Dualdistill Framework and Agent-R1 model
Researchers from Carnegie Mellon University have proposed DualdistillA distillation framework that combines the trajectories of two additional teachers to create a unified student model. The framework uses a teacher focused on reasoning and a tool teacher to develop Agentic-R1A model that learns to select the most appropriate strategy for each type of problem dynamically. Agentic-R1 performs code for arithmetic and algorithmic tasks while using reasoning in natural language for abstract problems. Dualdistill uses the composition of the trajectory to distill the knowledge of the two complementary teachers, followed by self-disclosure. In addition, the researchers used open hands as a teacher of agency reasoning and Deepseek-R1 as a teacher of textual reasoning.


Evaluation and references
The proposed method is evaluated on several benchmarks such as Deepmath-L And Combinator 300 To test various aspects of mathematical reasoning. He is compared to the basic lines Deepseek-R1-Distill And Qwen-2.5-instructor. The student model, Agentic-R1, shows major performance improvements that benefit from both agent and reasoning strategies. It surpasses two models of similar size, each specializing in tools assisted by tool (QWEN2.5-7B-ISTRUCT) or pure (Deepseek-R1-Distill7b). The Agentic-R1 surpasses models based on tools by intelligently using reasoning strategies if necessary, while maintaining greater efficiency compared to pure reasoning models on standard mathematical tasks.
Qualitative analysis and tools for using tools
Qualitative examples show that agentics-R1 has models of intelligent tools, activating code execution tools in 79.2% 300 -calculating combinatorial problems, while reducing activation to 52.0% For simpler AMC data problems. Agentic-R1 learns to invoke the tools appropriately thanks to a supervised fine adjustment alone, without explicit instruction, effectively balancing the effectiveness of calculation and the precision of reasoning.
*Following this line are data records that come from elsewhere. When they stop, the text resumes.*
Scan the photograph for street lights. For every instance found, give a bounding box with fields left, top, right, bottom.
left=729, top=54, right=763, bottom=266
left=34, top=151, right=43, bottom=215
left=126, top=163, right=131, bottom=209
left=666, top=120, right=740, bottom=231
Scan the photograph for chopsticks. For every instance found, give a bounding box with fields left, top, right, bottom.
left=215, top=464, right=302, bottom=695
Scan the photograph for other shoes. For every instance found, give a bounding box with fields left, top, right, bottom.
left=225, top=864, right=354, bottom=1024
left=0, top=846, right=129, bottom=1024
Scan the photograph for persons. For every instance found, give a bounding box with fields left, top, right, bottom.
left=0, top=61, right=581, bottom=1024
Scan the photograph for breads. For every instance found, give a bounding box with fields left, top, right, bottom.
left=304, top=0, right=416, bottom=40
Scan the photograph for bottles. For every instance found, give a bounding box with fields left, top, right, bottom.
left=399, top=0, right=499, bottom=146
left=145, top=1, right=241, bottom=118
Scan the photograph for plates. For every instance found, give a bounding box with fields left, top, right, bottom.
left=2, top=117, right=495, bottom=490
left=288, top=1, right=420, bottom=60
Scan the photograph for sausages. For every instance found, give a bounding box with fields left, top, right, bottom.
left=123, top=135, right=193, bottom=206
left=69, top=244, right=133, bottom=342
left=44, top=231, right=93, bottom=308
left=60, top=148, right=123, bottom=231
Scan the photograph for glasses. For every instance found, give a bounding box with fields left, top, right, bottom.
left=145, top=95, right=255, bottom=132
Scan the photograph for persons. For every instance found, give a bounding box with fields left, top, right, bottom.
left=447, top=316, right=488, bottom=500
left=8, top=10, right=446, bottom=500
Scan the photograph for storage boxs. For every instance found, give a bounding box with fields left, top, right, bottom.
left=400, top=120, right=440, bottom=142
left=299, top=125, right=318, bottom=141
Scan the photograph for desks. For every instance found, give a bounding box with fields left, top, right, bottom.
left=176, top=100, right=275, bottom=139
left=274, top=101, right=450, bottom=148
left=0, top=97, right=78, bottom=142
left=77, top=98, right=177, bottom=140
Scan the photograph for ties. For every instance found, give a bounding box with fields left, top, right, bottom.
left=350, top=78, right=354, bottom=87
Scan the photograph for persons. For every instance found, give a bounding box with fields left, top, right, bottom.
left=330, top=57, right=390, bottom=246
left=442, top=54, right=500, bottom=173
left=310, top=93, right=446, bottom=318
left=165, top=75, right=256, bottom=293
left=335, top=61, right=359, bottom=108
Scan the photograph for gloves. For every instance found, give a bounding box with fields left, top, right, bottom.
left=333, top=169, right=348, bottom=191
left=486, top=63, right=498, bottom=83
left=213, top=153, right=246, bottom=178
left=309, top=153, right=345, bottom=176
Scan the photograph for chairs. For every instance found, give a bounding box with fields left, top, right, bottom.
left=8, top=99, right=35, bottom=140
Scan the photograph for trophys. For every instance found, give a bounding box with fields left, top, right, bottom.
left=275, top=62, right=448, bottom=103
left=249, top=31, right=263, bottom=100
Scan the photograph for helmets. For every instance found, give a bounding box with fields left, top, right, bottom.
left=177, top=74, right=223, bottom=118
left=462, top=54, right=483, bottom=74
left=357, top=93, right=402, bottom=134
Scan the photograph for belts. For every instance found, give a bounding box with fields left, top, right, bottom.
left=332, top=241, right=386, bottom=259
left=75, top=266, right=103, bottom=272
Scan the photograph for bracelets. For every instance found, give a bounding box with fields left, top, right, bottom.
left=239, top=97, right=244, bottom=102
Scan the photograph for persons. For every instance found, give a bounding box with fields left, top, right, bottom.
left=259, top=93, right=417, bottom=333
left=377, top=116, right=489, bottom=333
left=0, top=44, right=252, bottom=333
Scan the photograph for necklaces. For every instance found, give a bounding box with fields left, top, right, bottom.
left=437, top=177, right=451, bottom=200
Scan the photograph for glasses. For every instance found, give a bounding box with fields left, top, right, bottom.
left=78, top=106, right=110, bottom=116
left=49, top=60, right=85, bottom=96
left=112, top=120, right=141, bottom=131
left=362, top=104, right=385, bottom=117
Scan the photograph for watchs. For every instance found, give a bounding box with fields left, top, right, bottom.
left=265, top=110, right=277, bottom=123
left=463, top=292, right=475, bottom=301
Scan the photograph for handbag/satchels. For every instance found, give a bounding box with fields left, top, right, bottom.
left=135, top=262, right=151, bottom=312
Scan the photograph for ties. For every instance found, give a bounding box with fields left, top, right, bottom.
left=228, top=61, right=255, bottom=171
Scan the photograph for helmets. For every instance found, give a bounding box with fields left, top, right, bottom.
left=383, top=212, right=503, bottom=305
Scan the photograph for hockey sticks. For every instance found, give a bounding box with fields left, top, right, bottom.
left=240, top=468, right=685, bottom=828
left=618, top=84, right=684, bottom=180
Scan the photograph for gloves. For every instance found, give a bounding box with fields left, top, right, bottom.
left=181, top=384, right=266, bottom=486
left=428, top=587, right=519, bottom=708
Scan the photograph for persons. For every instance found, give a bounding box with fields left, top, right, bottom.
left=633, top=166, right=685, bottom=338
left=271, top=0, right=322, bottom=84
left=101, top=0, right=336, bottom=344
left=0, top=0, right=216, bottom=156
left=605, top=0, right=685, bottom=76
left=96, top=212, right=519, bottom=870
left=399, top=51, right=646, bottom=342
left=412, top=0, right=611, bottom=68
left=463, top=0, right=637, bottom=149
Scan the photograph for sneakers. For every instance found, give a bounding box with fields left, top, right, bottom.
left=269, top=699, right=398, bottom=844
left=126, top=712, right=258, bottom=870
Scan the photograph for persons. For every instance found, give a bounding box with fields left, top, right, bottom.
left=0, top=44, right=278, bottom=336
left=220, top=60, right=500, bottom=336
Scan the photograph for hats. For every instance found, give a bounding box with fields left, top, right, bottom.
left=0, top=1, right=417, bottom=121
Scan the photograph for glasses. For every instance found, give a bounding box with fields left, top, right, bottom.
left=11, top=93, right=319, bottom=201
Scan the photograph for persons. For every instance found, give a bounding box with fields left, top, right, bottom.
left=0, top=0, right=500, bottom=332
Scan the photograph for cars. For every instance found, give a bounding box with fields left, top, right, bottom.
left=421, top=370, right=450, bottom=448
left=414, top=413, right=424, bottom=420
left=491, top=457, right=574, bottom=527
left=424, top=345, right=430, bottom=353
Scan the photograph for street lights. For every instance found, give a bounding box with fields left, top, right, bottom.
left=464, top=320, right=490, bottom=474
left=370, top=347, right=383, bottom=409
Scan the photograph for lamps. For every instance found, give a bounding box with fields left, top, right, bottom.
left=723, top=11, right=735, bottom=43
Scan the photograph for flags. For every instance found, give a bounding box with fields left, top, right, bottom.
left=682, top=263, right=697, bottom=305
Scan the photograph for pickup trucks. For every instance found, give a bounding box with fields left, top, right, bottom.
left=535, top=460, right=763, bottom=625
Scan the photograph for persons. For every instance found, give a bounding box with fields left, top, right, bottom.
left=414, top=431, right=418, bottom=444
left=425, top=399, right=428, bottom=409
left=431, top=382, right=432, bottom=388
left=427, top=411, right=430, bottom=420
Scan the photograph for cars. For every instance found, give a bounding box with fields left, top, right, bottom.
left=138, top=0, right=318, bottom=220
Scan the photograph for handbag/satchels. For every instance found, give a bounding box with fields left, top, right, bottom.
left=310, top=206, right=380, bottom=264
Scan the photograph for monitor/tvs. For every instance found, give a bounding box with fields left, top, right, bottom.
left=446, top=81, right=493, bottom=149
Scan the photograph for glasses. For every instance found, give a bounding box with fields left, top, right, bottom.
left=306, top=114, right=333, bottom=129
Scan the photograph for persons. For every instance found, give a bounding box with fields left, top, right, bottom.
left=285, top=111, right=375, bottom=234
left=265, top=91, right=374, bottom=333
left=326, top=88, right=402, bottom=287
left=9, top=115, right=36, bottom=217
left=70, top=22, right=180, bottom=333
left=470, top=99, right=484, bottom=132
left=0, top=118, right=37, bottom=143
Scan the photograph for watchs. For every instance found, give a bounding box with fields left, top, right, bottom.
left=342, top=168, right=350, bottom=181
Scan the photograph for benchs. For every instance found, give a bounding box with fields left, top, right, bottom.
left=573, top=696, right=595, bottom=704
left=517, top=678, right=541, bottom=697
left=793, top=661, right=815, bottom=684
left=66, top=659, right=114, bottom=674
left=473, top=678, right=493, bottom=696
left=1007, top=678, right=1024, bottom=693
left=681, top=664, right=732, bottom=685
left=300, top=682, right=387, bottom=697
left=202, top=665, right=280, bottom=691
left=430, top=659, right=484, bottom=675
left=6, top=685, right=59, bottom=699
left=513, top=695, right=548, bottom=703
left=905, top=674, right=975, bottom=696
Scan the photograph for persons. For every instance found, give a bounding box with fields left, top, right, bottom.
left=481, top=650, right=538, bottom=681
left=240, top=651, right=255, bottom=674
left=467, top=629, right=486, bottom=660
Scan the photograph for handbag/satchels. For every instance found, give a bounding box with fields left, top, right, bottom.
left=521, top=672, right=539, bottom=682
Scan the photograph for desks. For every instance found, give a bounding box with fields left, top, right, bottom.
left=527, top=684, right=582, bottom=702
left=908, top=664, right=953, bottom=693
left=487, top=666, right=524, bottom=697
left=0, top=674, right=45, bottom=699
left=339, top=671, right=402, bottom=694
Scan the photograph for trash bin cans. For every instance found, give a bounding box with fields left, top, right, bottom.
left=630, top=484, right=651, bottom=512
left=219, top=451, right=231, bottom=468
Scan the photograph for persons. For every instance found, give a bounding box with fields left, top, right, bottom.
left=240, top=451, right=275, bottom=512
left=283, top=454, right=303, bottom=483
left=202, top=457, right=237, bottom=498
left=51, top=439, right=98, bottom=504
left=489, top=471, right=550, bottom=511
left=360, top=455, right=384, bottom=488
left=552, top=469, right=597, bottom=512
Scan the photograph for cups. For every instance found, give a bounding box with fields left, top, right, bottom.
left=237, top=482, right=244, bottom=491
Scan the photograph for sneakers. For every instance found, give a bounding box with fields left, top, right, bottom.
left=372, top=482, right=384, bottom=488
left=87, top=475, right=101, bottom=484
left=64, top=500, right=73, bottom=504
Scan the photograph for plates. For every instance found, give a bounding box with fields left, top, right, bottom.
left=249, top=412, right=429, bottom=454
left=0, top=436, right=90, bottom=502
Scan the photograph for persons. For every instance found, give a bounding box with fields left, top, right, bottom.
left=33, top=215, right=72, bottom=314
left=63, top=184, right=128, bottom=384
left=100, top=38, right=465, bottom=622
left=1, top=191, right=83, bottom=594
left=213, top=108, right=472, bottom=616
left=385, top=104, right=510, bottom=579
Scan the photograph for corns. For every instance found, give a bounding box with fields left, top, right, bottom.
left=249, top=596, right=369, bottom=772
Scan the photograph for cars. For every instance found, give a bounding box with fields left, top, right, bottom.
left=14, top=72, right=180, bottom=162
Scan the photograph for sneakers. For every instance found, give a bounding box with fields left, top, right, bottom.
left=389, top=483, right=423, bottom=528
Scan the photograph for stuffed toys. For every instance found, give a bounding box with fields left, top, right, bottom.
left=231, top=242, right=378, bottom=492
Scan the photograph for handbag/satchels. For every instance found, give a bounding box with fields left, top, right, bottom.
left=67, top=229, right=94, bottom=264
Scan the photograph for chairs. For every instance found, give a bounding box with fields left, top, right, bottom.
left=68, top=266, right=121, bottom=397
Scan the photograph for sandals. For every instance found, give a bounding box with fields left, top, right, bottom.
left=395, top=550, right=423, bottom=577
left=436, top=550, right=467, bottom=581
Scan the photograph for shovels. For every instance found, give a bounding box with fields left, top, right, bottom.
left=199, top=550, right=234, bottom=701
Robustness to imperfect teachers
The framework remains effective even when guided by imperfect teachers. For example, the agentic teacher only reaches 48.4% Precision on combinorics300, but the student model has improved from 44.7% has 50.9%Finally outperforming the teacher.
Conclusion
In summary, the Dualdistill Framework effectively combines the forces of natural language reasoning and problem solving assisted by tools by distilling the complementary knowledge of two models of teachers specializing in a single versatile student model, Agentic-R1. Thanks to the composition of the trajectory and self-discharge, Agentic-R1 learns to dynamically select the most appropriate strategy for each problem, balancing the accuracy and calculation efficiency. The evaluations through various references of mathematical reasoning show that the agentics-R1 surpasses both pure reasoning and models based on tools, even when they learn imperfect teachers. This work highlights a promising approach to build adaptable AI agents capable of integrating heterogeneous problem solving strategies for more robust and effective reasoning.
Discover the Paper And GitHub page. All the merit of this research goes to researchers in this project.
Meet the newsletter of AI dev read by 40K + developers and researchers from Nvidia, Openai, Deepmind, Meta, Microsoft, JP Morgan Chase, Amgen, Aflac, Wells Fargo and 100 others (Subscribe now)
Sajjad Ansari is a last year's first year of the Kharagpur Iit. As a technology enthusiast, he plunges into AI's practical applications by emphasizing the understanding of the impact of AI technologies and their real implications. It aims to articulate complex AI concepts in a clear and accessible way.